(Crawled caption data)
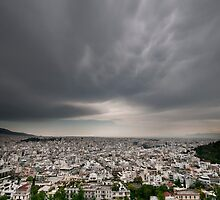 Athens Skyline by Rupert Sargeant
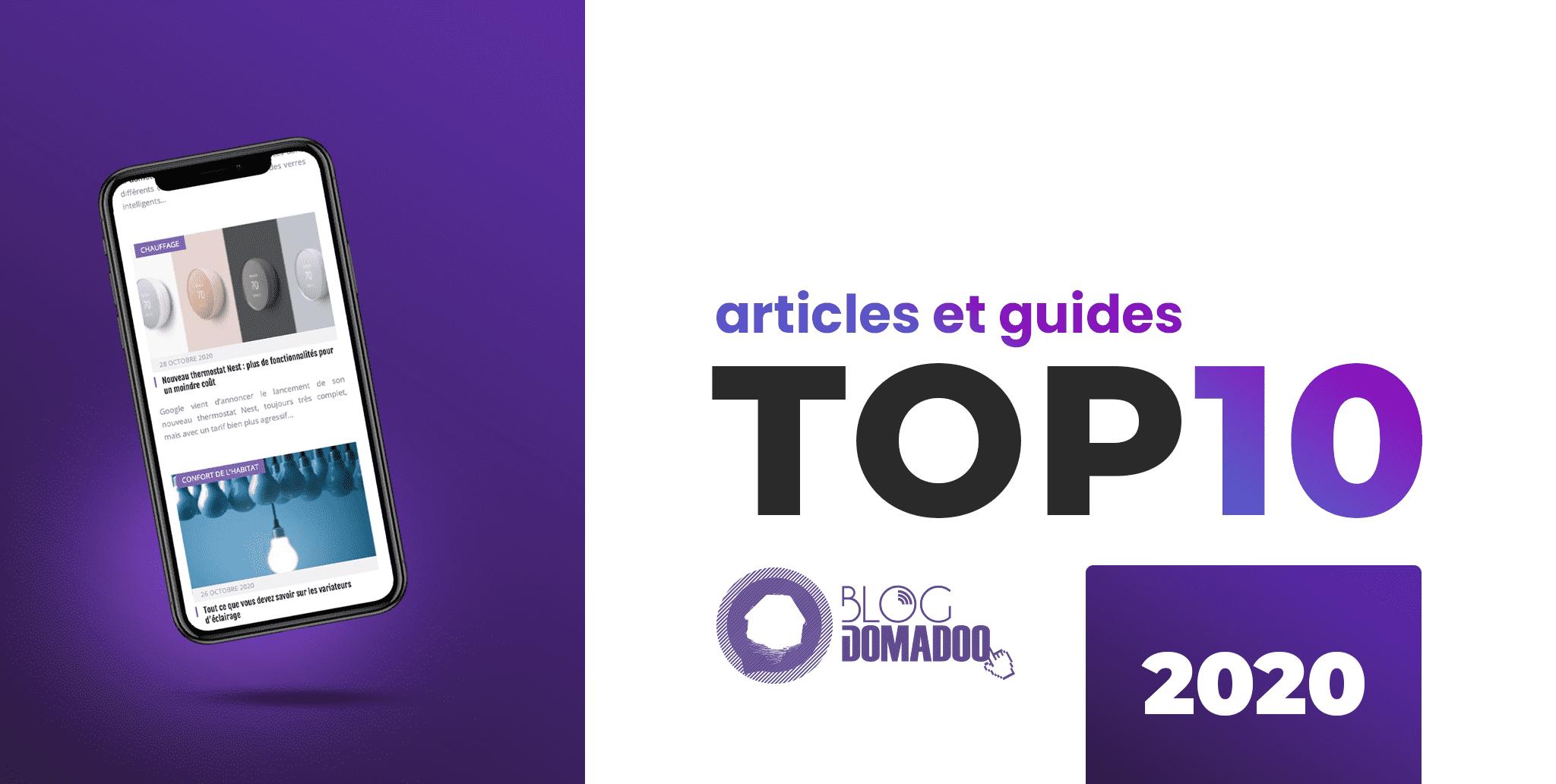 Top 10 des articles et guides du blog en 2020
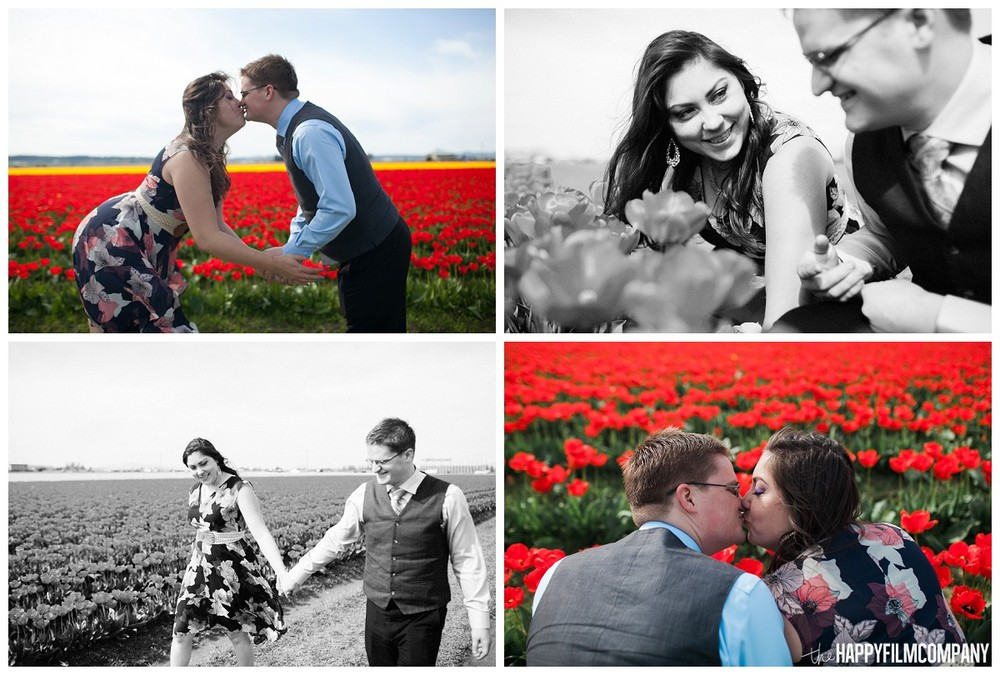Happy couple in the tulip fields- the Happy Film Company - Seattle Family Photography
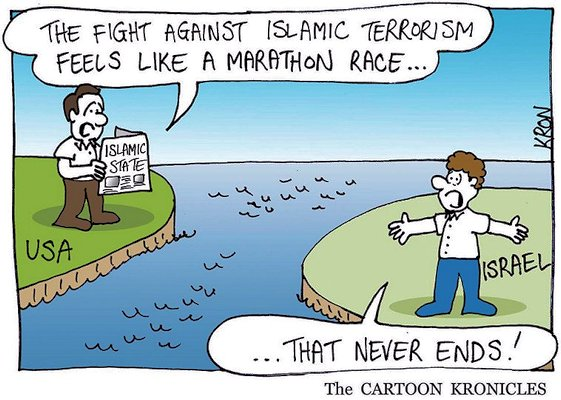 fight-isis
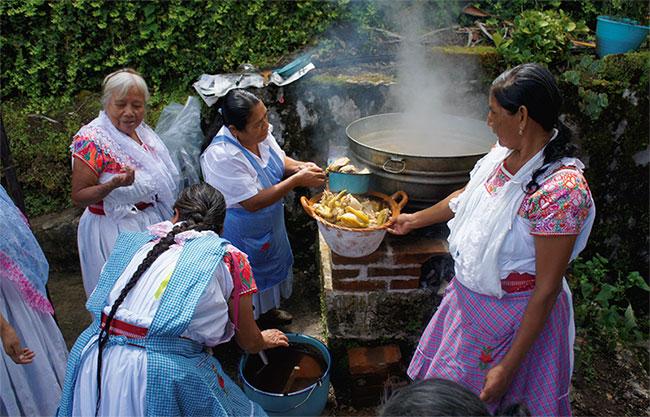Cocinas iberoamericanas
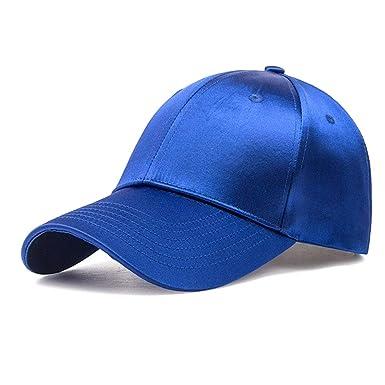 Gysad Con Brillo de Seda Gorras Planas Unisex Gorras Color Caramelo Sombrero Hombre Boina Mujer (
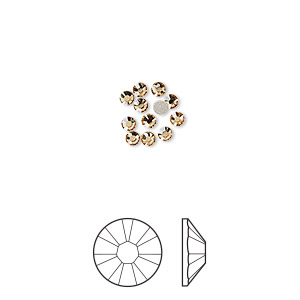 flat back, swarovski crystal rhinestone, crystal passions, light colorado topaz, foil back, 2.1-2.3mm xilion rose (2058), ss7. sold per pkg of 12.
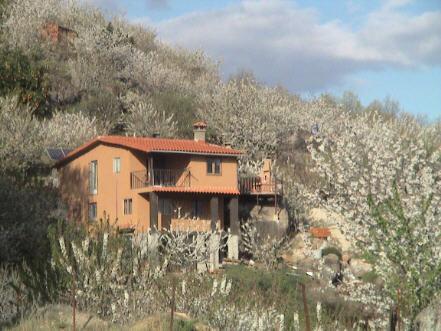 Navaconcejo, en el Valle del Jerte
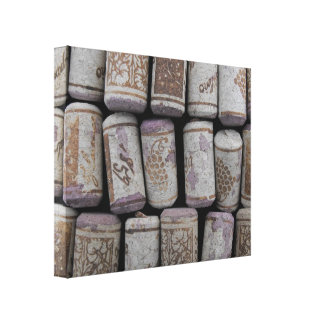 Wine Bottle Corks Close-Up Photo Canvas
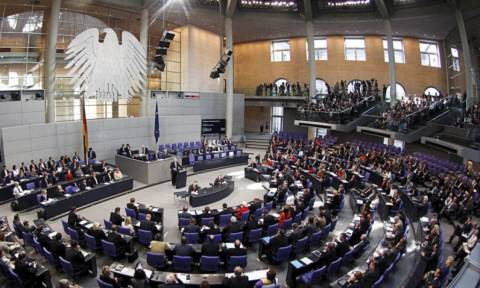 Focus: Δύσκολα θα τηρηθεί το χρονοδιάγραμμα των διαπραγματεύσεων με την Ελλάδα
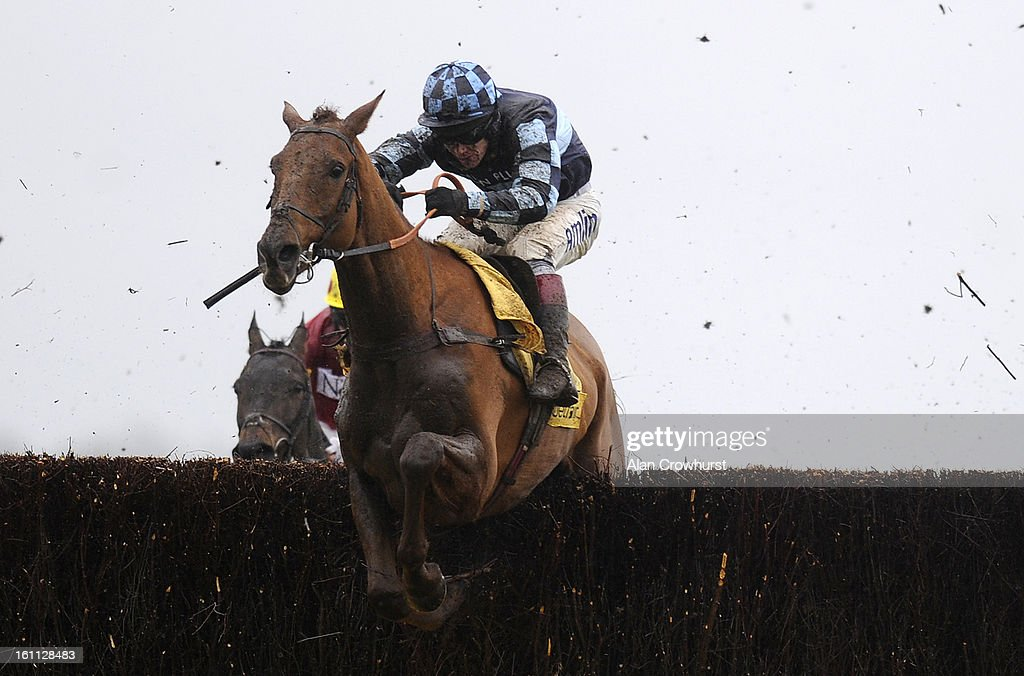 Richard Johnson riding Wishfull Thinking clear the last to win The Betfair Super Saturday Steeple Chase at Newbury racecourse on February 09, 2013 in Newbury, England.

### [WHAT TO DO]
Copy exactly the lines of the entries above from the one containing "Happy couple in" through the one containing "Navaconcejo, en el Valle del Jerte". Both end lines count; pictures do not.

### [OUTPUT OF THE TASK]
Happy couple in the tulip fields- the Happy Film Company - Seattle Family Photography
 fight-isis
Cocinas iberoamericanas
 Gysad Con Brillo de Seda Gorras Planas Unisex Gorras Color Caramelo Sombrero Hombre Boina Mujer (
 flat back, swarovski crystal rhinestone, crystal passions, light colorado topaz, foil back, 2.1-2.3mm xilion rose (2058), ss7. sold per pkg of 12.
 Navaconcejo, en el Valle del Jerte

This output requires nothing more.